A sergeant tossed a flash bang into the windows like a Ranger tossing a grenade into a pillbox on Omaha Beach on D-Day. The Kilgore/Schermuly Stun Grenade quieted the room in an instant. Four more body-armored cops hit the room as the four outside secured the weapons from the ones who got clipped trying to run. In the two minutes and twenty-two seconds the heavy weapons squad was on the scene the situation had been stabilized.
Wallace had gotten all of it on tape. As the surviving bad guys were being dragged to an interrogation area set up in a command van in the street, Wallace emerged from his car and went over to the heavy weapons unit commander.

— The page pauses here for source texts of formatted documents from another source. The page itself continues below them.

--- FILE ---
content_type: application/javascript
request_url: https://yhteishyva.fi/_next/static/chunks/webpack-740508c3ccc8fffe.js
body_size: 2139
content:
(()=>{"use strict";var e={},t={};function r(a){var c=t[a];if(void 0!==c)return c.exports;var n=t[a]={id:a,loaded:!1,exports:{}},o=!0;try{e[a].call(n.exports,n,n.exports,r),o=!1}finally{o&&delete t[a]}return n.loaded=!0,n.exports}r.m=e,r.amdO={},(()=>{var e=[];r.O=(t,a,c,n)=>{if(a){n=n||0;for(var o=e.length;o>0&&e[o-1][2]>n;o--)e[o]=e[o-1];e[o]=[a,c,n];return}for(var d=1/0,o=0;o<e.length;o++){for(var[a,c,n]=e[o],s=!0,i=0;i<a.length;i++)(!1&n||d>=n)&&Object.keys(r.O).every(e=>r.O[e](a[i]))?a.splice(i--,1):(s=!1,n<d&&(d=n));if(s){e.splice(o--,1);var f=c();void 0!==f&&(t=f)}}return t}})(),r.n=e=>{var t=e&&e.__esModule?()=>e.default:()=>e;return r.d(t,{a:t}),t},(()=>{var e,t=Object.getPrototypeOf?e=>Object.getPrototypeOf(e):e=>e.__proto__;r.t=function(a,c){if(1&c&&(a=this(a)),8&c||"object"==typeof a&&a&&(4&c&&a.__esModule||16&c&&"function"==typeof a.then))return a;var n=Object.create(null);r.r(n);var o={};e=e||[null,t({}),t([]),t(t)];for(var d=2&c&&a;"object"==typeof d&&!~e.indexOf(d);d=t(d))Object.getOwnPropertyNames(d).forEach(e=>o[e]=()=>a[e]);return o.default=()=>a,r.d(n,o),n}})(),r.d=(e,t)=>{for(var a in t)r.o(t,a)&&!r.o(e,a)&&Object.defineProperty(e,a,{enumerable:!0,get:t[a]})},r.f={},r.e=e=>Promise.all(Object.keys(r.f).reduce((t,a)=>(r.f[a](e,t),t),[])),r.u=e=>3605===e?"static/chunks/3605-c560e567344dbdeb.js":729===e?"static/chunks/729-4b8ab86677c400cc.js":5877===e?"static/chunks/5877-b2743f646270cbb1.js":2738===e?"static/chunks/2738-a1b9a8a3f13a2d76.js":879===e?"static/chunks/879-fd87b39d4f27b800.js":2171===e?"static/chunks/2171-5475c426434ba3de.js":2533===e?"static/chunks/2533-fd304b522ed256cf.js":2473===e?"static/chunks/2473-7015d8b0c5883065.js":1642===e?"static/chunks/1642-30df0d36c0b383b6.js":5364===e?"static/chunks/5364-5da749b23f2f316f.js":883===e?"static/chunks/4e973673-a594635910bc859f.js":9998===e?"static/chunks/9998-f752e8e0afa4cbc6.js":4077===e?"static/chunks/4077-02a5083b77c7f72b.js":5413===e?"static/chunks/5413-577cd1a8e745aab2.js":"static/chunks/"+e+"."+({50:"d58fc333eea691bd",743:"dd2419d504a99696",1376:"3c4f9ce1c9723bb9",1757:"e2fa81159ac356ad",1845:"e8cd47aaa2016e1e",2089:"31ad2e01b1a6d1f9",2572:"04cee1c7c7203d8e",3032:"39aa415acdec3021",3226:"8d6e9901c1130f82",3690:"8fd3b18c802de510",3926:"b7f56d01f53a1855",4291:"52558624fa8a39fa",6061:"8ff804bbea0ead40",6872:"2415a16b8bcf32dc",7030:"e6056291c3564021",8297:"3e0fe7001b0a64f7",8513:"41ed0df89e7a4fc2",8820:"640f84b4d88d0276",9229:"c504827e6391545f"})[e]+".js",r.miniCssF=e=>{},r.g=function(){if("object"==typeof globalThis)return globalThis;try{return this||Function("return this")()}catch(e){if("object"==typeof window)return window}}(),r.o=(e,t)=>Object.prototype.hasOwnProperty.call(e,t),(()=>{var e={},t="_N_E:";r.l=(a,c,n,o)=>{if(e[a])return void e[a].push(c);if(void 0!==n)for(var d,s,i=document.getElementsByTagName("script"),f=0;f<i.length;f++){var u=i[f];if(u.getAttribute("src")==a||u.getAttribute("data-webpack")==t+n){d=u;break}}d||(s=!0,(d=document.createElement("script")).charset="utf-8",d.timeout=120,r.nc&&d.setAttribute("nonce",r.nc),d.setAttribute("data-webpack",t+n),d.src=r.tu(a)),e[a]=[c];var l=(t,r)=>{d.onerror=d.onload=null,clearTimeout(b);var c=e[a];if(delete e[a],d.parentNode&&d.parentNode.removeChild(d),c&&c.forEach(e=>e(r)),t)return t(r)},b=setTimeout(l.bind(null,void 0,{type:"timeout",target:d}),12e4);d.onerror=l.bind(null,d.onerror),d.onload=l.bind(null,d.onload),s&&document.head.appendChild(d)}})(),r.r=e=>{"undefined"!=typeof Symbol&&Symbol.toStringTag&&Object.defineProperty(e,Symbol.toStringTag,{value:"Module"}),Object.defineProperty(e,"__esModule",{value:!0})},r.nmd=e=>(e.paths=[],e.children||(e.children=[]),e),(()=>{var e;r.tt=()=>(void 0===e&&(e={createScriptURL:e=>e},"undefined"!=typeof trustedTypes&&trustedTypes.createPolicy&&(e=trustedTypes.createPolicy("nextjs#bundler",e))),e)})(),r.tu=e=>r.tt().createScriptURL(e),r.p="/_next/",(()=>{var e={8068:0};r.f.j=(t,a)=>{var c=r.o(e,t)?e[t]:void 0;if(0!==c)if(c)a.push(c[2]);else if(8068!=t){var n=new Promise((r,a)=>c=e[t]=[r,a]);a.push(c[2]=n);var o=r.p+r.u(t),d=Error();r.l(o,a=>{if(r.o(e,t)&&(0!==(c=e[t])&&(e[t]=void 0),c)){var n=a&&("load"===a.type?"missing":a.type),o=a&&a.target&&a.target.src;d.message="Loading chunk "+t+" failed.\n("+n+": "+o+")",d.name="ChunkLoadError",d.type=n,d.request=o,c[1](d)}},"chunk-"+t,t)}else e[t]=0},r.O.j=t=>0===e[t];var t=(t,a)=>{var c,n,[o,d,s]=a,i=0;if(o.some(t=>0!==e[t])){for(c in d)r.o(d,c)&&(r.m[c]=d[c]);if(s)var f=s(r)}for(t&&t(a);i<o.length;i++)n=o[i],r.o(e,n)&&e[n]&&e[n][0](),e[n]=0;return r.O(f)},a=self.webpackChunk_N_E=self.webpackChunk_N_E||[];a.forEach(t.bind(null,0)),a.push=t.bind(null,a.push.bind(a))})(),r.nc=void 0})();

“Commander, I’m Wallace Barnes. I was on the job thirty years out of the 42 in South Bronx. I was on a P.I. stakeout when this went down. I got video of the two homicides next door, and, as far as I know, that perp is still in the room.”
“Two homicides! What room?”
“108.”
The commander spoke immediately into his portable. “Be advised all units, armed gunman in room 108. Repeat. Armed gunman in room 108. Two deceased persons and gunman still in room. Approach with caution, and advise.”
Immediately, a path was cleared at an angle, which would cover the line of fire to and from room 108.
At the exact second of the transmission, a white shield, anti-crime cop, still shaking from the first heavy weapons shootout in his six-year career noticed and approached a jar lying on the parking lot asphalt next to one of the downed bad guys. He had one of the forensic team members snap a photo of it to record its position next to the body. He was reaching for it with his surgical gloved hand when the “take cover” order squawked across his radio. For the split second his hand hovered over it, he could swear it was giving off heat. He sought cover, now keeping his eyes on the window next to the blown out ones of the shoot out room.
Two heavily armed cops then scampered around the side of the building like before, only this time they also carried a fiber optic camera. They slid the slim end of the plastic lens under the door and, from a safe distance, manipulated the flexible cable to scan the room. Wallace heard their radio report.